Top ten (or so) CJC books? hmm… there’s a certain amount of ‘what I read last.’ But ones that either haunt me or I go back to frequently are: The four Fortress (Rachel, just EAGLES?) which like CHANUR are really one story; CHANUR (all of ’em); FORGE OF HEAVEN (not just due to the fashionistas being heroic, but it helps); GOBLIN MIRROR; WAVE WITHOUT A SHORE; CUCKOO’s EGG; PALADIN; VISIBLE LIGHT (short story collection, especially the story about the wizard that she wrote on a postcard at a convention); FADED SUN; FINISTERRE; GEHENNA. EXPLORER, if that was the Atevi one where we see Bren doing the linguist thing with the new aliens.
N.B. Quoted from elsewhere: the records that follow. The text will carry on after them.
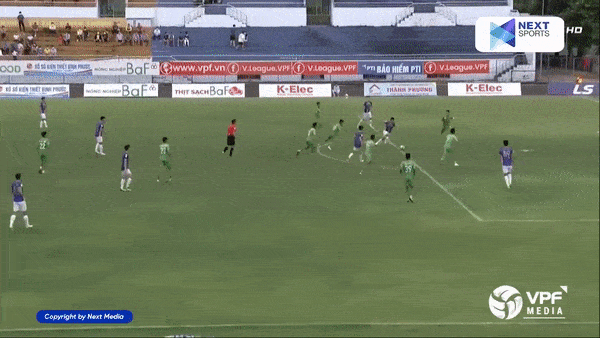 Bình Phước vs Hà Nội 0-5: Tuấn Hải sớm gieo sầu, Văn Tùng, Duy Mạnh tỏa sáng, Văn Quyết ghi cú đúp giành vé gặp HAGL ở bán kết Cúp Quốc gia 2022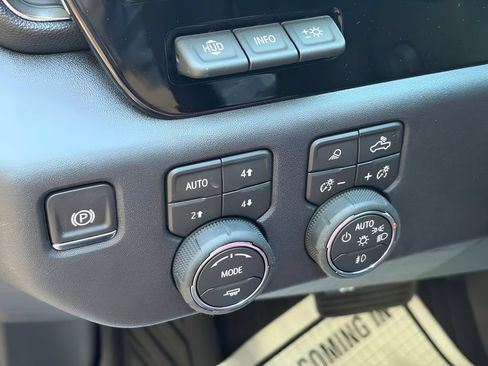 New 2026 Chevrolet Silverado 1500 High Country w/ Midnight Edition AWD/4WD image 23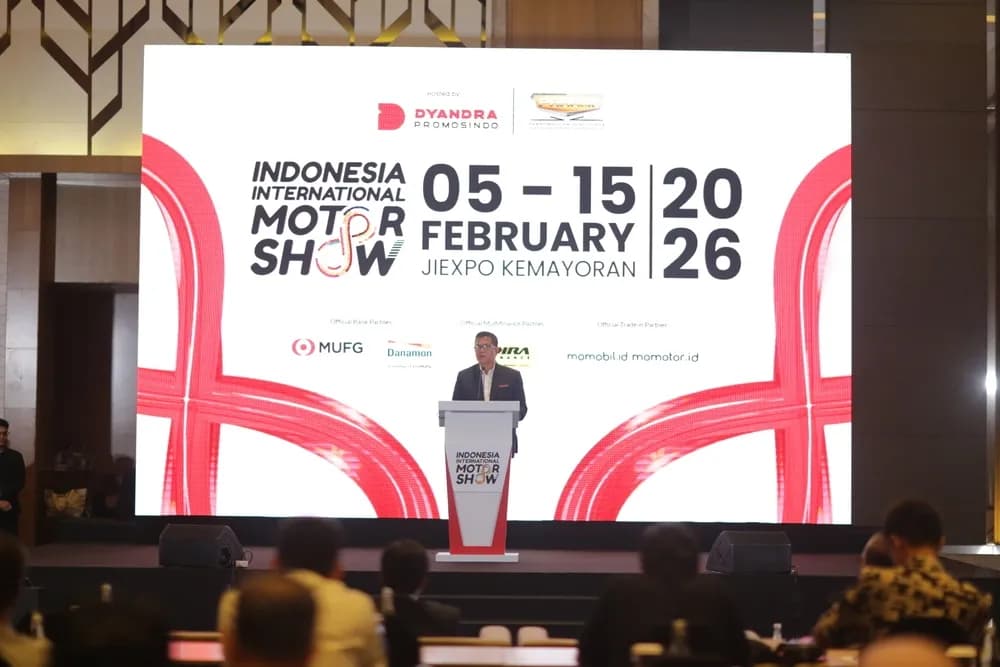 IIMS 2026 Sudah Di Depan Mata, Jangan Sampai Kelewatan!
I very much enjoyed all the Fortress ones except I wasn’t as impressed by the latest, the one where there’s a good bit from the pov of the boys, Elfwyn and whatever the other one’s name is. But F of Eagles is definitely my favorite. I really enjoyed watching Tristan catch his balance in the modern world and establish his authority and everything.
Maybe I should re-read WAVE W/OUT A SHORE. Yes, I love the postcard story, that story collection is well worth owning just for that. It’s interesting to me that everyone else seems to be putting the FINISTERRE ones up higher than I do.
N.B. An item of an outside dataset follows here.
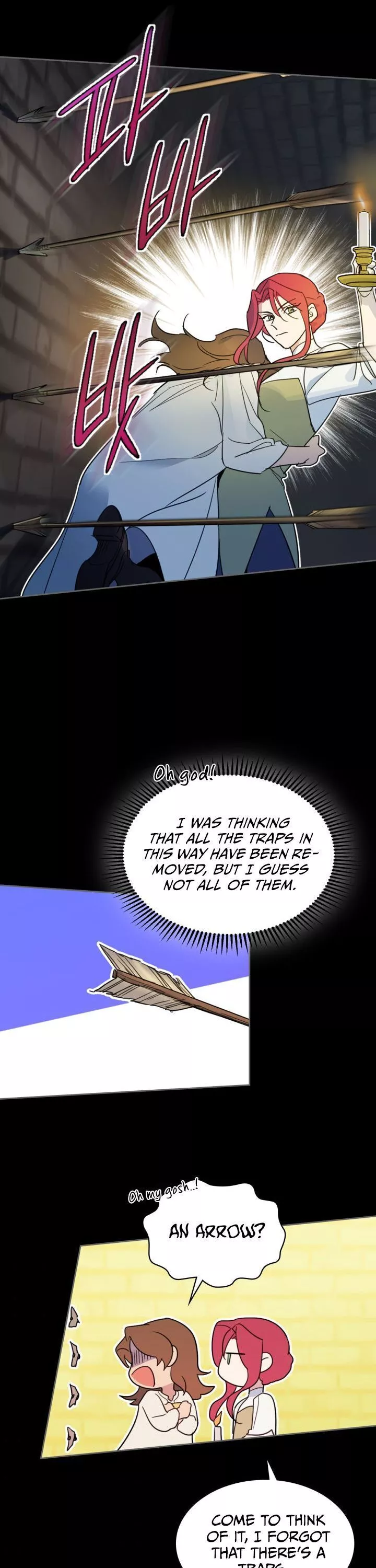 The Lady and the Beast Chapter 75 page 22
ALSO! !!! I just remembered a novella called “The Scapegoat,” in a three-novella collection called ALIEN STARS that also included stories from Haldeman and Timothy Zahn. Cherryh’s story in there is fabulous and I hereby elevate it to my Top Ten Cherryh list and drop, um, GOBLIN MIRROR off to make room.
WAVE is an early stab at a character with Ari’s problem of no one to bounce off of. Also the planet was settled by … solipsists, I think. The ones who think they control reality by thinking? The person with the strongest thoughts rules/wins. Throw in a gifted artist and then war coming to the planet. “Characters think they control reality. Reality corrects them.”
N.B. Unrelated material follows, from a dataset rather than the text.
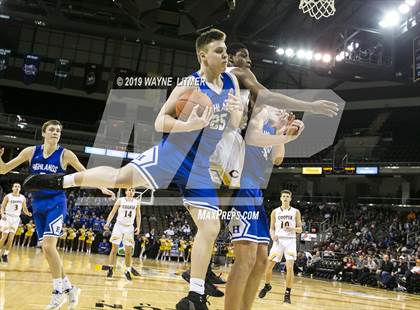 Thumbnail 1 in Highlands vs Cooper (KHSAA Ninth Region) photogallery.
FINISTERRE scratches my mindspace that likes Westerns, and enjoys seeing a writer tackle the practical difficulties of empathic links with animals. I’d like to see more of Danny and Carlo and Guil and Tamra.
I must have read “Scapegoat” but don’t remember it at all. Must look it up again.
If I had to pick one FORTRESS it would be the first. I like watching Tristan and Cefwyn and Cefwyn with everyone else. There’s more of that in the first than elsewhere.
Okay, yes, when I think about it, me too with the first FORTRESS book. Except when I re-read it, I tend to gloss over the part before Tristan meets Cefwyn. But I love the complicated relationships between Cefwyn and his brother, and the way Cherryh builds that into a positive relationship when it might have gone the other way; and the early part where Cefwyn and his future wife are working things out — lots of great dialogue in there.
“Scapegoat” might be tagged in your mind as “Neverneverland”, which I thought was the title until I went and looked. You can see an early attempt to create a species with an alien mindset.